Dip Not: Her kitap için ya da her yazar için bir konu açıp, o kitaptan veya yazardan alıntıları ekleyebilirz. Bol konulu, bol alıntılı, boooollll paylaşımlı bir grup olması dileğimle :)
"Ama ne yazik ki ben kapali sandiklarin icindeki koyunlari goremem.Belki ben de buyukler gibiyim biraz,yaslanmis olacagim."
“Yıldızlar, başka başka insanlara farklı şeyler ifade ederler. Bazıları için sadece gökyüzünde titreyen ışıklardır. Yolcular içinse, bir rehberdirler. Bilim adamları için fikir kaynağıdırlar. Şu benim iş adamı içinse zenginlik. Ama herkes için sessizdirler. Sen hariç...”
''İnsan herkesten verebileceklerini istemeli. Bir otoritenin kabul görmesi mantıklı olmasına bağlıdır.''
''Küçük prens, ''İnsanlar nerede?'' diye nazikçe sordu.

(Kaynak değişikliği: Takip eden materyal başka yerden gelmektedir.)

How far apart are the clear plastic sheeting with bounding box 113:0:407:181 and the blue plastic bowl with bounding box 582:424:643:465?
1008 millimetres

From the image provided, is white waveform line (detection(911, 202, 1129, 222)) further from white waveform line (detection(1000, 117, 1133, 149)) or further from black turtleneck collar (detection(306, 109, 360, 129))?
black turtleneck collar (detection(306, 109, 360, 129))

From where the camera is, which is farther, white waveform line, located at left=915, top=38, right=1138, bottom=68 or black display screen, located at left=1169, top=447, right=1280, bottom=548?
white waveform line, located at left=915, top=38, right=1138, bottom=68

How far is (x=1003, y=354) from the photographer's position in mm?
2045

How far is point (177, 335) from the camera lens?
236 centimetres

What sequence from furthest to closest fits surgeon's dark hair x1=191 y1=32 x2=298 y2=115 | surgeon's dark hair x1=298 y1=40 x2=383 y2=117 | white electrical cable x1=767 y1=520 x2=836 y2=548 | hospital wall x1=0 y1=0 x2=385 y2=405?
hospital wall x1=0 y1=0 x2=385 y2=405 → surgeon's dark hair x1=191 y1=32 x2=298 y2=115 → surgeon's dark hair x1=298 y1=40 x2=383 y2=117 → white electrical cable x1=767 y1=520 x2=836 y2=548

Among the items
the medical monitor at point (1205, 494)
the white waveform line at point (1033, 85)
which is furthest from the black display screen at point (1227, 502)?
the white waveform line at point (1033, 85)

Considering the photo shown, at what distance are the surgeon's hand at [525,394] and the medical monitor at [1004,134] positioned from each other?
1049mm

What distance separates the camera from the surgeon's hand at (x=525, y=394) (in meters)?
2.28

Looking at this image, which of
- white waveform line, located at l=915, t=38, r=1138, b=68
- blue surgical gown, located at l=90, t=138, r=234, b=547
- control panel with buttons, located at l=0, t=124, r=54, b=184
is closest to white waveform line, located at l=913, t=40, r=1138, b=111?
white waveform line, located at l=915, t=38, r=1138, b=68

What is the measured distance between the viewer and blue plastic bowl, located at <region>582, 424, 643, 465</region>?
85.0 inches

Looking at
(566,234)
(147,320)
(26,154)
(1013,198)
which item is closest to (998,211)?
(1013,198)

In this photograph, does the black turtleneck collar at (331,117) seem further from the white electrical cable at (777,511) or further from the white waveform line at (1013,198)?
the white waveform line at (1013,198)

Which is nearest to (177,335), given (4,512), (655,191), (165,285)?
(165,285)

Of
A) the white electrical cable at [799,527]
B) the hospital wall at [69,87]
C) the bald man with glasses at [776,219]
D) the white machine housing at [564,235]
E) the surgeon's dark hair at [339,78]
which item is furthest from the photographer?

Çiçek bir kez bir kervanın geçtiğini görmüştü.
''İnsanlar mı? dedi. ''Sanırım onlardan altı ya da yedi tane var. Bir kaç yıl önce görmüştüm. Ama nerede olduklarını kimse bilemez. Rüzgar sürüklüyor onları. Kökleri yok, bu yüzden de yaşam onlar için güç.''
" İnsan binlerce, milyonlarca yıldızın birinde yaşayan eşsiz bi tek çiçeği seviyorsa, yıldızlara bakmakla bile mutlu olur. "Çiçeğim oralarda bi yerdedir" der. Ama koyun çiçeği yerse, sanki yıldızların hepsi birden sönüverir. Bu da mı önemli değil? "
" Öyleyse kendi kendini yargılarsın, dedi kral. Kendini yargılamak başkalarını yargılamaktan daha zordur. Kendini iyi yargılamayı başarırsan, gerçek bilgeliğe eriştin demektir. "
"Büyükler sayılara bayılırlar. Tutalım, onlara yeni edindiğiniz bir arkadaştan söz açtınız, asıl sorulacak şeyleri sormazlar. Sesi nasılmış, hangi oyunları severmiş, kelebek biriktirir miymiş, sormazlar bile. Kaç yaşında, derler, Kaç kardeşi var? Kaç kilo? Babası kaç para kazanıyor? Bu türlü bilgilerle onu tanıdıklarını sanırlar.
Deseniz ki: "Kırmızı kiremitli, güzel bir ev gördüm. Pencerelerde saksılar, çatısında kumrular vardı". Bir türlü gözlerinin önüne getiremezler bu evi. Ama "yüzbin liralık bir ev gördüm" deyin, bakın nasıl: "Aman ne güzel ev" diye haykıracaklardır."
"Gülünü bunca önemli kılan, uğrunda harcadığın zamandır."
"Acaba bir gün hepimiz kendi yıldızımızı yeniden bulalım diye mi yıldızlar böyle parlıyor?"
"Hep ayni saatte gelsen daha iyi olur, dedi tilki, sözgelimi öğleden sonra saat dörtte gelecek olsan, ben saat üçte mutlu olmaya başlarım. Her geçen dakika mutluluğum artar. Saat dört dedi mi meraktan yerimde duramaz olurum. Mutluluğumun armağanını bulup çıkarırım. Ama gelişigüzel gelirsen içimi sana hangi saatte hazırlayacağımı bilemem."